LORENZETTO
(b. 1490, Firenze, d. 1541, Roma)

Biography

Lorenzo di Lotti, known as Lorenzetto, was a Tuscan sculptor in the circle of Raphael. He was active in Rome for some time, though Vasari judged his mysterious early activity as "not meriting being remembered." In 1519 he was given the important commission of the statues for the funerary chapel of Agostino Chigi in Santa Maria del Popolo. Raphael had provided the design for the statues, but Lorenzetto gave them a delicate, vibrant interpretation, with great skill and chiaroscuro softness. Lorenzetto produced the Madonna del Sasso for Raphael's tomb in the Pantheon, with the collaboration of Raffaele da Montelupo. The almost simultaneous death of Chigi and Raphael (the wealthy patron died in 1520 only four days after Raphael) heralded the decline in Lorenzetto's fortune. Clement VII gave him an important commission, the St Peter for Ponte Sant'Angelo and the pendant of Paolo Taccone's fifteenth-century St Paul.

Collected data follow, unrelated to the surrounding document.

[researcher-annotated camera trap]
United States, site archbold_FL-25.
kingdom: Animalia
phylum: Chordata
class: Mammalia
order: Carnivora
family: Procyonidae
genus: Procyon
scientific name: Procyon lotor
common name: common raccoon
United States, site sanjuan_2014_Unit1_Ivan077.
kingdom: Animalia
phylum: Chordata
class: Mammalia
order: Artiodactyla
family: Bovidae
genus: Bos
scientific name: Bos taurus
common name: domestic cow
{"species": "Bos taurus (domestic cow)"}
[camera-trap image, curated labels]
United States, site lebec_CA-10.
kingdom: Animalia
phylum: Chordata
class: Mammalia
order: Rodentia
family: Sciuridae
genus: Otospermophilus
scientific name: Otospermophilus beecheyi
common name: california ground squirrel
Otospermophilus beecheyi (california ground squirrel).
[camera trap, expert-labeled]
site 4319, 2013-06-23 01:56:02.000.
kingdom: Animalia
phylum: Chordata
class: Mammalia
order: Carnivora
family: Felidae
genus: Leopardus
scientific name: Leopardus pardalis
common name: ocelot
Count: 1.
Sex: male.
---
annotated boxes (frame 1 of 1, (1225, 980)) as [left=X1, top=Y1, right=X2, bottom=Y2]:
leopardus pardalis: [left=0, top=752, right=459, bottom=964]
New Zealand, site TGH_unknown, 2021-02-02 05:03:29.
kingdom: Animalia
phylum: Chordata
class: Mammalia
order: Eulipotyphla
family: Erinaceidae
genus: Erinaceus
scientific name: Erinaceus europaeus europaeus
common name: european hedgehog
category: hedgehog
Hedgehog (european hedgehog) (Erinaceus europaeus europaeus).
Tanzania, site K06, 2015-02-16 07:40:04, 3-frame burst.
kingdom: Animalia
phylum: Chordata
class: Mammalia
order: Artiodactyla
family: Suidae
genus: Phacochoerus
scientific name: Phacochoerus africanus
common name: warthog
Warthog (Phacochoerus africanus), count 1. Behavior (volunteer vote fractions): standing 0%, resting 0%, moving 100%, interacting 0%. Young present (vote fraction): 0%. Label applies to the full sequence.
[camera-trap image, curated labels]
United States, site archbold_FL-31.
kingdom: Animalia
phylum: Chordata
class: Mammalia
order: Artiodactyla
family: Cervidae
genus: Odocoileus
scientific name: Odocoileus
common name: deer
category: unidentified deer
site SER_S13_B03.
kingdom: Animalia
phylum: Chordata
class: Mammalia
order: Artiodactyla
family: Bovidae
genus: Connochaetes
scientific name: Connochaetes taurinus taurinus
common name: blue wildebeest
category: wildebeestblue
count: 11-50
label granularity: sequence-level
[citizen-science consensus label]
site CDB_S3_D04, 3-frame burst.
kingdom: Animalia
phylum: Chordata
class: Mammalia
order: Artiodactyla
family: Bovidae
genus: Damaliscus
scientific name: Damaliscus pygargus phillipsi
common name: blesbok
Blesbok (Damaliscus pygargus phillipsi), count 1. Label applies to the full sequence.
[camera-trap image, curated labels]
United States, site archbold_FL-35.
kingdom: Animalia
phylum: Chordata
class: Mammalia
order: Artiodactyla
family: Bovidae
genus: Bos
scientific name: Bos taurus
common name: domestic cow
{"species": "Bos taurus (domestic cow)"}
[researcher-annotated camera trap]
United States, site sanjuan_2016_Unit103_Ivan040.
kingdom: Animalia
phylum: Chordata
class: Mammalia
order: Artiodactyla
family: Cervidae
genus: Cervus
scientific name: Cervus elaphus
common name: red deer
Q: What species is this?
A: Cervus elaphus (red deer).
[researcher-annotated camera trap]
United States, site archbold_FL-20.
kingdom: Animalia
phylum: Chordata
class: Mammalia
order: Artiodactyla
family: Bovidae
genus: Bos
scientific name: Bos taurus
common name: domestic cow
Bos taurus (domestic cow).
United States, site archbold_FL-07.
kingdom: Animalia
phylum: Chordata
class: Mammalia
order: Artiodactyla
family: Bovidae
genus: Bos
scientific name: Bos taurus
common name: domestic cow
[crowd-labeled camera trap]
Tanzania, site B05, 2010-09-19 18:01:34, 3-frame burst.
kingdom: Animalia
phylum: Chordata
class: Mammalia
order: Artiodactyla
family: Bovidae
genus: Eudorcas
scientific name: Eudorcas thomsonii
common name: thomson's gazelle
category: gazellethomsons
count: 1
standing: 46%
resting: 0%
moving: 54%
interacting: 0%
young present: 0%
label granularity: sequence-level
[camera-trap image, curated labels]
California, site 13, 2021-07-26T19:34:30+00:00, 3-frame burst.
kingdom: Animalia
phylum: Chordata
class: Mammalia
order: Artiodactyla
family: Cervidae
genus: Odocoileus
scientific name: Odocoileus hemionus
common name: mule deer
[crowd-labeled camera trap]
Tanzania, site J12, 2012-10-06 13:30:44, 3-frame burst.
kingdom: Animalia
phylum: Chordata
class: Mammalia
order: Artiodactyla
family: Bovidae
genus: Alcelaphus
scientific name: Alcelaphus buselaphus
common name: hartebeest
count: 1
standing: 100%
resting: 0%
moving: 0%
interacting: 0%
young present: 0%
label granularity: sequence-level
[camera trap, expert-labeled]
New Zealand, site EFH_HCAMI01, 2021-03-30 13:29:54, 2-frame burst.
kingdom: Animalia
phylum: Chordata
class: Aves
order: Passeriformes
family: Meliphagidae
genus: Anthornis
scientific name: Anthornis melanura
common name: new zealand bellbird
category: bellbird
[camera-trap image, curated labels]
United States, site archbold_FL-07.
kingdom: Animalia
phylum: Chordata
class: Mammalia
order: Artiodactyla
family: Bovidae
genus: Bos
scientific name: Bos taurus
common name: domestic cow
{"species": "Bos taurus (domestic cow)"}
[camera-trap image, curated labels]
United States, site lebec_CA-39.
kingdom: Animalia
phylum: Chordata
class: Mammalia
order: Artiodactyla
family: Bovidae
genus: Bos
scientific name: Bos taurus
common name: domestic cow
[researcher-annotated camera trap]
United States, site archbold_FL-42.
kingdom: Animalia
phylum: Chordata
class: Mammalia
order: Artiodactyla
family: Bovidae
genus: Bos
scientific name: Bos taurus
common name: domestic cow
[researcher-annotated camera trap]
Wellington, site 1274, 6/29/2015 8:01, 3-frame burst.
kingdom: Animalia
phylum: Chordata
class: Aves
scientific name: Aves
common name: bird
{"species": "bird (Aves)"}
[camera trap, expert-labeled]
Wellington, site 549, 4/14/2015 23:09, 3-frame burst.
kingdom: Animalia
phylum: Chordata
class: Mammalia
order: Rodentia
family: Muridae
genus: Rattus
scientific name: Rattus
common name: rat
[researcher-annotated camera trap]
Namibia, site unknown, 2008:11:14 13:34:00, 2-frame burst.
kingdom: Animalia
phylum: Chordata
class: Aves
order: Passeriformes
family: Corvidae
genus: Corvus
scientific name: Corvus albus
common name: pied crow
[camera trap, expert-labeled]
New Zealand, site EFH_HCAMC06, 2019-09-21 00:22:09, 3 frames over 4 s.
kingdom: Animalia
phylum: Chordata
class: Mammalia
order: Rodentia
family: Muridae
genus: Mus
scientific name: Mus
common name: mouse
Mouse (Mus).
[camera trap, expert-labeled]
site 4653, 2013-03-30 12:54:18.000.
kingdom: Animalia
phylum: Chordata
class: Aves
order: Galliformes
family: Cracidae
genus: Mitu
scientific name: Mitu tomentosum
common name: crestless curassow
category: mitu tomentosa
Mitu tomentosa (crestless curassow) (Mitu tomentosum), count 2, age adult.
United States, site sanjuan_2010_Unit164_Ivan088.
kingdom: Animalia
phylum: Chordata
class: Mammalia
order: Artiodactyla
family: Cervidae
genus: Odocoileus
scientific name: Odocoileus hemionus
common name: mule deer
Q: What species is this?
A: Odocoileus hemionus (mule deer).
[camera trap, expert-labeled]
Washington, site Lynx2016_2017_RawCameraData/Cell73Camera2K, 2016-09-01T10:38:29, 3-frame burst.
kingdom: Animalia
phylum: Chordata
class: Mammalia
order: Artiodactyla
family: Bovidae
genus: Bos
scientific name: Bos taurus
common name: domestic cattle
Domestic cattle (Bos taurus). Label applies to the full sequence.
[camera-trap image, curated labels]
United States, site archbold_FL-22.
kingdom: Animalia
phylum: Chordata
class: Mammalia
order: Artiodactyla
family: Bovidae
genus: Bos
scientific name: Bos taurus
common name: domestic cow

In 1524 Lorenzetto completed the tomb of Bernardino Cappella in Santo Stefano Rotondo, but in the tombs of the Medici popes in Santa Maria sopra Minerva from 1536 he contended himself with a subordinate role, with the statuary entrusted to Baccio Bandinelli. As compensation, he did more work (with Antonio da Sangallo the Younger) as architect-surveyor for the never-ending work on St Peter's. This position allowed him to live in style in the district where all the sculptors' studios were to be found, from that of Andrea Bregno to Michelangelo.